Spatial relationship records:

_ _ _ _

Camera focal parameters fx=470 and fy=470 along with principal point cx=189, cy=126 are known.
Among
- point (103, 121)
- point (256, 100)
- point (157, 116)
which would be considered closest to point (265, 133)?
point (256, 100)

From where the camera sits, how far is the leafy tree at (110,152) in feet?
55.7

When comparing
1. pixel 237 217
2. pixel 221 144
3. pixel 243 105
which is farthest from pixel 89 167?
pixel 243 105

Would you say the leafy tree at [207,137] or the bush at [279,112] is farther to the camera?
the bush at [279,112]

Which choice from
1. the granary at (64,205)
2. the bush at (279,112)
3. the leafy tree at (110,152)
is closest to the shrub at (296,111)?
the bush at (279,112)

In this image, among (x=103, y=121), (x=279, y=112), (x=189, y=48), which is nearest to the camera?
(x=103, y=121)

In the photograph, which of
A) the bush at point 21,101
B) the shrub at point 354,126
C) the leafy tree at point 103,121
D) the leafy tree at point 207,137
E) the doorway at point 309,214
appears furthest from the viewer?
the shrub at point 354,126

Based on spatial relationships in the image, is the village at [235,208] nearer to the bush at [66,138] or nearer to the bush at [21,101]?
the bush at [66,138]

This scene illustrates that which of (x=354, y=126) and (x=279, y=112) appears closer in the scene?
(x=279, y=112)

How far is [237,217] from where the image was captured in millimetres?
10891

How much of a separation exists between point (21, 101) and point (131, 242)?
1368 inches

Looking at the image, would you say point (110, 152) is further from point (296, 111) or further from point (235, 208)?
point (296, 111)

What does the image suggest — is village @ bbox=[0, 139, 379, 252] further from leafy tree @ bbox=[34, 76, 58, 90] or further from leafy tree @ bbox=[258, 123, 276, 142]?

_ _ _ _

**GIVEN REQUEST**
Rewrite all of the data above, replacing "leafy tree" with "oak tree" wherever it appears and leaving everything else the same.

**RIGHT ANSWER**
Camera focal parameters fx=470 and fy=470 along with principal point cx=189, cy=126 are known.
Among
- point (103, 121)
- point (256, 100)
- point (157, 116)
which would be considered closest to point (265, 133)?
point (256, 100)

From where the camera sits, how far is the oak tree at (110,152) in feet?
55.7

When comparing
1. pixel 237 217
2. pixel 221 144
3. pixel 243 105
which is farthest from pixel 89 167?
pixel 243 105

Would you say the oak tree at [207,137] or the bush at [279,112] is farther to the camera?
the bush at [279,112]

Which choice from
1. the granary at (64,205)
2. the bush at (279,112)
3. the oak tree at (110,152)
is closest to the shrub at (296,111)?
the bush at (279,112)

In this image, among (x=103, y=121), (x=279, y=112), (x=189, y=48), which is nearest to the camera?
(x=103, y=121)

In the photograph, which of
A) the bush at point 21,101
B) the shrub at point 354,126
C) the oak tree at point 103,121
D) the oak tree at point 207,137
E) the doorway at point 309,214
appears furthest from the viewer?
the shrub at point 354,126

Based on spatial relationships in the image, is the village at [235,208] nearer to the bush at [66,138] or nearer to the bush at [21,101]?
the bush at [66,138]

This scene illustrates that which of (x=354, y=126) and (x=279, y=112) appears closer in the scene?
(x=279, y=112)

How far is [237,217] from where the image was captured in millimetres?
10891

How much of a separation exists between point (21, 101) and point (131, 242)?
1368 inches

Looking at the image, would you say point (110, 152) is further from point (296, 111) or further from point (235, 208)?
point (296, 111)

What does the image suggest — is village @ bbox=[0, 139, 379, 252] further from oak tree @ bbox=[34, 76, 58, 90] or further from oak tree @ bbox=[258, 123, 276, 142]?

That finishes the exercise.